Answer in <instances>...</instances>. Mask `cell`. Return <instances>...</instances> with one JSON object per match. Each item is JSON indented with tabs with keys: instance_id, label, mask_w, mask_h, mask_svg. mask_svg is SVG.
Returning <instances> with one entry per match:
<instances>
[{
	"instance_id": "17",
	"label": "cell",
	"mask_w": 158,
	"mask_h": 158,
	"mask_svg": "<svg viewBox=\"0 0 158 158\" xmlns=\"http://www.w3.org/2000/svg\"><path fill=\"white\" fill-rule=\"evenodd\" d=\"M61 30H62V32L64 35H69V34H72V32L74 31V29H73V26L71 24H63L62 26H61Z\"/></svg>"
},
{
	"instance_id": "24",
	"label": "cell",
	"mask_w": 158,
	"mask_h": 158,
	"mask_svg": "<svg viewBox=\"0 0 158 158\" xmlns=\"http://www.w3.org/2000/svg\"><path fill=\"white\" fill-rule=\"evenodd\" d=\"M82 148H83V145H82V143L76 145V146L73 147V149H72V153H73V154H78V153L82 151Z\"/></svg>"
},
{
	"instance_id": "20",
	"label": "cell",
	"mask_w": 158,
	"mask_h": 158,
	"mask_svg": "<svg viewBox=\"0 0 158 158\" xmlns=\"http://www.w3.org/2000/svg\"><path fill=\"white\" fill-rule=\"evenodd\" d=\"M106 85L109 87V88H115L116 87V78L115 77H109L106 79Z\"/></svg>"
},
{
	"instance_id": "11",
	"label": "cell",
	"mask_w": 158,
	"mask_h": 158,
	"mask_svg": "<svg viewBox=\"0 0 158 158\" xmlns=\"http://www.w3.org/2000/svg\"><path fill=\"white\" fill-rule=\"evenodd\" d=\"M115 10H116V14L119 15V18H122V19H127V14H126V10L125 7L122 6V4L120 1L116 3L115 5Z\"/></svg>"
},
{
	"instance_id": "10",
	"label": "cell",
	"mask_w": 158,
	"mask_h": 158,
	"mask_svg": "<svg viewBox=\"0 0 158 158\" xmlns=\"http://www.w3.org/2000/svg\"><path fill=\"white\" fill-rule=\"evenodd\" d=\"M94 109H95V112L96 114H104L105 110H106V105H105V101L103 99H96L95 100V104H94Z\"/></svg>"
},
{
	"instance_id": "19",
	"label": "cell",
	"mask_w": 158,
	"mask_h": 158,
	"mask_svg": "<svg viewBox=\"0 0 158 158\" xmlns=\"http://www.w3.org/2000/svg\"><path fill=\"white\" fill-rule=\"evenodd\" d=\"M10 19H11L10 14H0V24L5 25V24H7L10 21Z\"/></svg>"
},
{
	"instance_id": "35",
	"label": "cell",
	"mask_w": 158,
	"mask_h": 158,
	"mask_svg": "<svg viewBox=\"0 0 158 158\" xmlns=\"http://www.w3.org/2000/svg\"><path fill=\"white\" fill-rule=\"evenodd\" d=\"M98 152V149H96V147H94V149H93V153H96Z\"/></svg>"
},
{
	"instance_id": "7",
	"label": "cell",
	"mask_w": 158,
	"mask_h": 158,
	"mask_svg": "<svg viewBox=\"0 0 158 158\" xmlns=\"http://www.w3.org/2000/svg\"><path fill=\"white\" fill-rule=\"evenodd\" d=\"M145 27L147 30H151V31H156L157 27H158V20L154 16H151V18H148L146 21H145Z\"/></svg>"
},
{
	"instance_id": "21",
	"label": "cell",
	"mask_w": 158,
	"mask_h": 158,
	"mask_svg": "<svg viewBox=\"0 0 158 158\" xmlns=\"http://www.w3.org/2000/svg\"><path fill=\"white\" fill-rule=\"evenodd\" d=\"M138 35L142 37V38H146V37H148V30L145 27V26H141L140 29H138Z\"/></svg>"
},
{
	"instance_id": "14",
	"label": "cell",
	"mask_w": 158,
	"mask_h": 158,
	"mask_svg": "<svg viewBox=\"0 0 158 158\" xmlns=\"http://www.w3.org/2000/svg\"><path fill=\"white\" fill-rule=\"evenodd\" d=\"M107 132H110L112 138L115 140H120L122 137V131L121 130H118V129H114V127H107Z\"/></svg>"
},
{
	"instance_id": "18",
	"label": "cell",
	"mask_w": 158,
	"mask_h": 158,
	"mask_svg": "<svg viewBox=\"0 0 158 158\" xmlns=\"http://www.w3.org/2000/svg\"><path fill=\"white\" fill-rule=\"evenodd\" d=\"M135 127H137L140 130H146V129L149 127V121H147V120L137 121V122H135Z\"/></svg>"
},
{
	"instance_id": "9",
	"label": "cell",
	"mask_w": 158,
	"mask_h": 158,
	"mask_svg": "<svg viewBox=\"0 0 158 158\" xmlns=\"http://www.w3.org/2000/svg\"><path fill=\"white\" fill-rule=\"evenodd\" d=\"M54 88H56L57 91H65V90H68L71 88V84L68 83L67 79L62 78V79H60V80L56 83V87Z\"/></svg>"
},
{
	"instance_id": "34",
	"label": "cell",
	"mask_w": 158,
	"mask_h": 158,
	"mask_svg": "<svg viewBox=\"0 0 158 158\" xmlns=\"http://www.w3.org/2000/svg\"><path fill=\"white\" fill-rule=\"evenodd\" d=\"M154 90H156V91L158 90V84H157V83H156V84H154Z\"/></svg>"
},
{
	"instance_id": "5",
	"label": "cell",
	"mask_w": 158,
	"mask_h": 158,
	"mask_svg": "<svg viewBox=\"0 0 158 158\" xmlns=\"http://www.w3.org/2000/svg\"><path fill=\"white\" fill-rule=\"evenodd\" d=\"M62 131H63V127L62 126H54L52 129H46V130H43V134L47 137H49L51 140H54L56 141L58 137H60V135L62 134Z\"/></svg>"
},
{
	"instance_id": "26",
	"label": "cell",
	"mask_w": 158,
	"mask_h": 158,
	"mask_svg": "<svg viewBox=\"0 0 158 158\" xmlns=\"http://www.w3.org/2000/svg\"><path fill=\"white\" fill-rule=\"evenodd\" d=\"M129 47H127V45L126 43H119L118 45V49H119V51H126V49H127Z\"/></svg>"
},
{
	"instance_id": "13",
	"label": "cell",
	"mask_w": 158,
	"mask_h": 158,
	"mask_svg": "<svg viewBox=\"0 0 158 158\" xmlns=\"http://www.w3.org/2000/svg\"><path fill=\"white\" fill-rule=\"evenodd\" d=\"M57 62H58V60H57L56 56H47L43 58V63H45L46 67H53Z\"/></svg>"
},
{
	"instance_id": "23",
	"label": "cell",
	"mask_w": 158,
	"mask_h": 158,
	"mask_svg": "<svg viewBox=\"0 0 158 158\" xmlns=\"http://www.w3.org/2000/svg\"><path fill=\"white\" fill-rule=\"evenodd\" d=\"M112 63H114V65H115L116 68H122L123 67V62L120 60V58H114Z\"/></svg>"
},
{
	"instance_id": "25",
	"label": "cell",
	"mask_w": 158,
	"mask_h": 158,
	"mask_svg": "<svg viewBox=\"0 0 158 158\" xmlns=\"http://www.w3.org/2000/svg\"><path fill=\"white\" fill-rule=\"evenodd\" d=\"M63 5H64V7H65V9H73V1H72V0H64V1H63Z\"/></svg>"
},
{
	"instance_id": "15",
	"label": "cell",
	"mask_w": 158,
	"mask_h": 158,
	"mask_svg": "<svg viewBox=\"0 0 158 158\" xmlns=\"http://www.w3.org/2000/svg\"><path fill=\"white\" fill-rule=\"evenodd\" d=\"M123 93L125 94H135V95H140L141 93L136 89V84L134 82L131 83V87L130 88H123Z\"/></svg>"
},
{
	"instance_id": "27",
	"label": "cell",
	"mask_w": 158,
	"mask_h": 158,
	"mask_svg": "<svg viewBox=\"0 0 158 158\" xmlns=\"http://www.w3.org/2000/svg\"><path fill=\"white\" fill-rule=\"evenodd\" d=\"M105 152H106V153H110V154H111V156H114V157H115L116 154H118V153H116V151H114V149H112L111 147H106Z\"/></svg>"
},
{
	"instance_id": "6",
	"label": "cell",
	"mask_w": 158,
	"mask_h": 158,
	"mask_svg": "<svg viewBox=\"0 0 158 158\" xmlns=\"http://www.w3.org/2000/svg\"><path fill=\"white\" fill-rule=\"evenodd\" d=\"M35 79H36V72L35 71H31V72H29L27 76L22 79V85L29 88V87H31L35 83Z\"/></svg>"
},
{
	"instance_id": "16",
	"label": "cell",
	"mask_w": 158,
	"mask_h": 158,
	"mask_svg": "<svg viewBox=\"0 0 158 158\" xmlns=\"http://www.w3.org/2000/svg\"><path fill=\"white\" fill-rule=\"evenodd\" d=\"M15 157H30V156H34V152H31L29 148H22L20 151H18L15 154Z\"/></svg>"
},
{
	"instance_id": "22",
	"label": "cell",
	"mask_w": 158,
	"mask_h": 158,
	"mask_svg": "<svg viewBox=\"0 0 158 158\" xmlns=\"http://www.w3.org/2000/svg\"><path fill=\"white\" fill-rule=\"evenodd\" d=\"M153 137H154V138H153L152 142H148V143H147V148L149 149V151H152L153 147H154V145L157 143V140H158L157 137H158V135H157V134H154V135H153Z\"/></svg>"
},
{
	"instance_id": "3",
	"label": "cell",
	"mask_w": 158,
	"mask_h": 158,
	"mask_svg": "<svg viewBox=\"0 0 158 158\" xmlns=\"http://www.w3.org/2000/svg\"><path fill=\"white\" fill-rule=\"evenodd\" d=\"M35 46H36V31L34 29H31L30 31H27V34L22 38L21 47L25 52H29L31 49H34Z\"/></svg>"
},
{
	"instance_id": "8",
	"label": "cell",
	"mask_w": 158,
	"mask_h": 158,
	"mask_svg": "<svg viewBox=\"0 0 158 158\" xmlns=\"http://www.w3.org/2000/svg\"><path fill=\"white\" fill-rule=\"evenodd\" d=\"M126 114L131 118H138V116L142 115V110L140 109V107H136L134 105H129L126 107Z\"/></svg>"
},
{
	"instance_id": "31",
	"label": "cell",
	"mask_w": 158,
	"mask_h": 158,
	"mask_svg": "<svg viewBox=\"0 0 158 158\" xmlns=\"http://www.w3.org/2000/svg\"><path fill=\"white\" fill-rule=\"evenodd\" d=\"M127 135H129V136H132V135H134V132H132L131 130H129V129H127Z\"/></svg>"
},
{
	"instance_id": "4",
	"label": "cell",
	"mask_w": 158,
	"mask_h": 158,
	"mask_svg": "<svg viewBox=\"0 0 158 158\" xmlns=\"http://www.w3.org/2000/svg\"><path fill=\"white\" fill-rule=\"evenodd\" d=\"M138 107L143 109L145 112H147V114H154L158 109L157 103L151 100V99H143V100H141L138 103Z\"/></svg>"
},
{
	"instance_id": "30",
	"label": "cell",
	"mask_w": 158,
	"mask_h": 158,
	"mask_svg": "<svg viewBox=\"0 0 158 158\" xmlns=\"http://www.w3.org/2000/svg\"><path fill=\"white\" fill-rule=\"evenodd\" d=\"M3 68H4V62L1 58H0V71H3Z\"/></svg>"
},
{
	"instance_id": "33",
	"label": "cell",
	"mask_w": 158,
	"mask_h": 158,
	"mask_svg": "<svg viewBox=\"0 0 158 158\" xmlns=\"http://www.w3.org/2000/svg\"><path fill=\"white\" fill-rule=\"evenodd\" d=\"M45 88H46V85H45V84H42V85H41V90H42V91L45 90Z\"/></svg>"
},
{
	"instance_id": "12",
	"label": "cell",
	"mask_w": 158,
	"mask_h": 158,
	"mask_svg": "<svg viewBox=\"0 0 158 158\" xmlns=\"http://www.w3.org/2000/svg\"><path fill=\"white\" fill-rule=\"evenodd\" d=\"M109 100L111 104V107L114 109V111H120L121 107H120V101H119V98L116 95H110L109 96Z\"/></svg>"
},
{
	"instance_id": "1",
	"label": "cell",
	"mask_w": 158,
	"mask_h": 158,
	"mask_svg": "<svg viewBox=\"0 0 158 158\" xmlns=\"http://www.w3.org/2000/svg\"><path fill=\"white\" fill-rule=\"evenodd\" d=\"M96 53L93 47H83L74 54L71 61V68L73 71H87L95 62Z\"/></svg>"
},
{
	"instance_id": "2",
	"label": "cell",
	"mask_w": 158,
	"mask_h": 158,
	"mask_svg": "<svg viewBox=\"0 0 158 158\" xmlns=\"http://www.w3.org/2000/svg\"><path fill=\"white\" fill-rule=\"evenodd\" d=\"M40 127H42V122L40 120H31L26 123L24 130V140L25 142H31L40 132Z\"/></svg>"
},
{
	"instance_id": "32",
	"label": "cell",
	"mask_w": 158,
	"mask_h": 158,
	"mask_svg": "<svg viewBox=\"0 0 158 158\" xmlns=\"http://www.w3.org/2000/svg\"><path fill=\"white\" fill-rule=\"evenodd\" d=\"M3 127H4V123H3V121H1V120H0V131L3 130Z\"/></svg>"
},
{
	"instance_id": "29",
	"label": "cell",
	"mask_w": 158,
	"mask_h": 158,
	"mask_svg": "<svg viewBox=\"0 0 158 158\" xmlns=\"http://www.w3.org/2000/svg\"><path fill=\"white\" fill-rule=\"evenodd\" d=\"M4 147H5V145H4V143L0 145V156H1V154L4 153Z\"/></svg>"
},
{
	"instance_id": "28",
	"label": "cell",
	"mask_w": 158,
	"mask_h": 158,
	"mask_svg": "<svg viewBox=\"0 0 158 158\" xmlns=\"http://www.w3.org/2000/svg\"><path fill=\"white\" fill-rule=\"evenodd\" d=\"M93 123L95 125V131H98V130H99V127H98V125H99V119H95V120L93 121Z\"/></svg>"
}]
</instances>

....................

=== Requirement ===
Pull out each line of the data above that contains the string "instances". Match uppercase and lowercase letters precisely.

=== Exercise answer ===
Answer in <instances>...</instances>. Mask `cell`. Return <instances>...</instances> with one JSON object per match. Each item is JSON indented with tabs with keys: instance_id, label, mask_w, mask_h, mask_svg. mask_svg is SVG.
Returning <instances> with one entry per match:
<instances>
</instances>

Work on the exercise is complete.